TEXTE FOURNI |
********************
Un jour — le premier de son apparition publique dans la synagogue de sa propre ville —, Jésus déclara la grande nouvelle : Le salut des hommes et leur libération sont là, aujourd’hui, pendant que vous entendez les propos du prophète Ésaïe. Jésus est leur réalité et leur accomplissement. Son commentaire sur le livre du prophète ouvrait l’année de grâce du Seigneur Dieu. En ce jour-là s’inaugurait une histoire nouvelle, une histoire qui transcende les dimensions politiques, économiques et culturelles de la vie. Car ces dimensions-là ne sont pas toute l’histoire réelle. Les glorieuses performances du passé, les tragédies et les sommes de détresse, la prospérité ou le sang versé, ne forment l’histoire véritable ni des vies individuelles ni des sociétés organisées.
L’histoire vraie débute avec la venue du Christ Jésus, et tout homme et toute société seront désormais confrontés à cet événement, qu’ils le veuillent ou non, qu’ils le sachent ou qu’ils l’ignorent. Toute décision et tout choix ne peuvent fonctionner que par rapport à elle : soit dans la lumière claire ou même vacillante de la foi, soit dans un refus absurde et tragique.
********************
DONNÉES DE L'EXERCICE |
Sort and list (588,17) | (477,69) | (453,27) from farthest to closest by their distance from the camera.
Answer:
********************
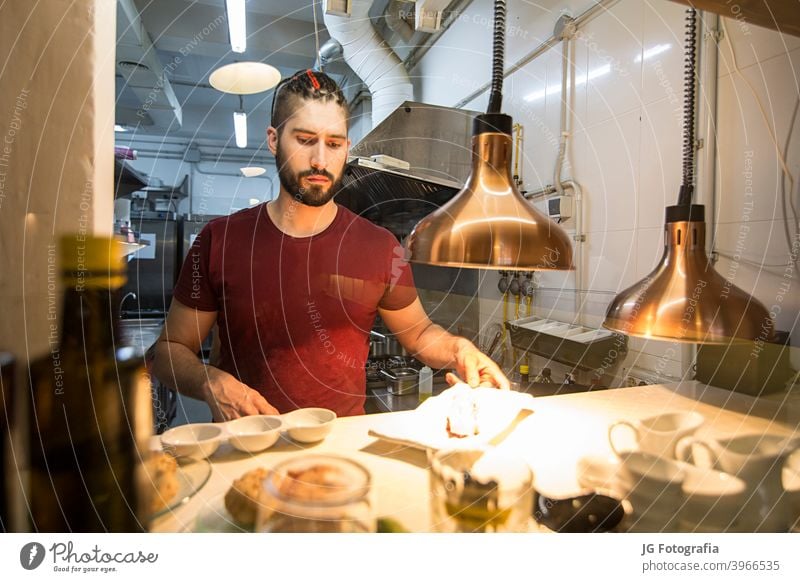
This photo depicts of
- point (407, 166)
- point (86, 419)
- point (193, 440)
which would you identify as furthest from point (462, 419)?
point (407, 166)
********************
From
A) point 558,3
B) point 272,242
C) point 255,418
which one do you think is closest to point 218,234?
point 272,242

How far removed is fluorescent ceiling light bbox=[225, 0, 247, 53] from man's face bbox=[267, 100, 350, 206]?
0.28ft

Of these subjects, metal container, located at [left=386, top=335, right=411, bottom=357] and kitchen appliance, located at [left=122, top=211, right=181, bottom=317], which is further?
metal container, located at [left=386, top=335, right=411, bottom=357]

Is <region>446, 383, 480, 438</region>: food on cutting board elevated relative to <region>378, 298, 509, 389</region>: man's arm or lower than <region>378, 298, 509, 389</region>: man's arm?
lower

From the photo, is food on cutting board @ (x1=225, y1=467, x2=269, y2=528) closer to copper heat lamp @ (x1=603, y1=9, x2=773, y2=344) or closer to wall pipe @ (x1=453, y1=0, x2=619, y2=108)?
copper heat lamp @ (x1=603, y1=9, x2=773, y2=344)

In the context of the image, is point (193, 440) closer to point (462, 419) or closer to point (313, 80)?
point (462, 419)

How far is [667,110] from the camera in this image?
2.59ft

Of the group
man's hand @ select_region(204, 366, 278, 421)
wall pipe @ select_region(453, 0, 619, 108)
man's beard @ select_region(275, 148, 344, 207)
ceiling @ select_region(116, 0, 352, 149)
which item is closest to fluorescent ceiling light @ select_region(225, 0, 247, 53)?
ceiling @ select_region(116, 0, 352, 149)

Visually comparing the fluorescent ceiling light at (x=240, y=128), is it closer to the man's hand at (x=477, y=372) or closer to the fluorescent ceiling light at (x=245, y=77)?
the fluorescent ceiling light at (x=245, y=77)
********************
À FAIRE |
1 – Reproduisez mot pour mot tout ce qui va de « Un jour — le » jusqu'à « des sociétés organisées. » dans le texte fourni.
2 – Donnez uniquement le nombre de lignes contenant la chaîne « right », en tenant compte de la casse.
Le texte fourni et les lignes n'ont aucun lien entre eux.

RÉPONSES FINALES |
1 –
Un jour — le premier de son apparition publique dans la synagogue de sa propre ville —, Jésus déclara la grande nouvelle : Le salut des hommes et leur libération sont là, aujourd’hui, pendant que vous entendez les propos du prophète Ésaïe. Jésus est leur réalité et leur accomplissement. Son commentaire sur le livre du prophète ouvrait l’année de grâce du Seigneur Dieu. En ce jour-là s’inaugurait une histoire nouvelle, une histoire qui transcende les dimensions politiques, économiques et culturelles de la vie. Car ces dimensions-là ne sont pas toute l’histoire réelle. Les glorieuses performances du passé, les tragédies et les sommes de détresse, la prospérité ou le sang versé, ne forment l’histoire véritable ni des vies individuelles ni des sociétés organisées.

2 – 2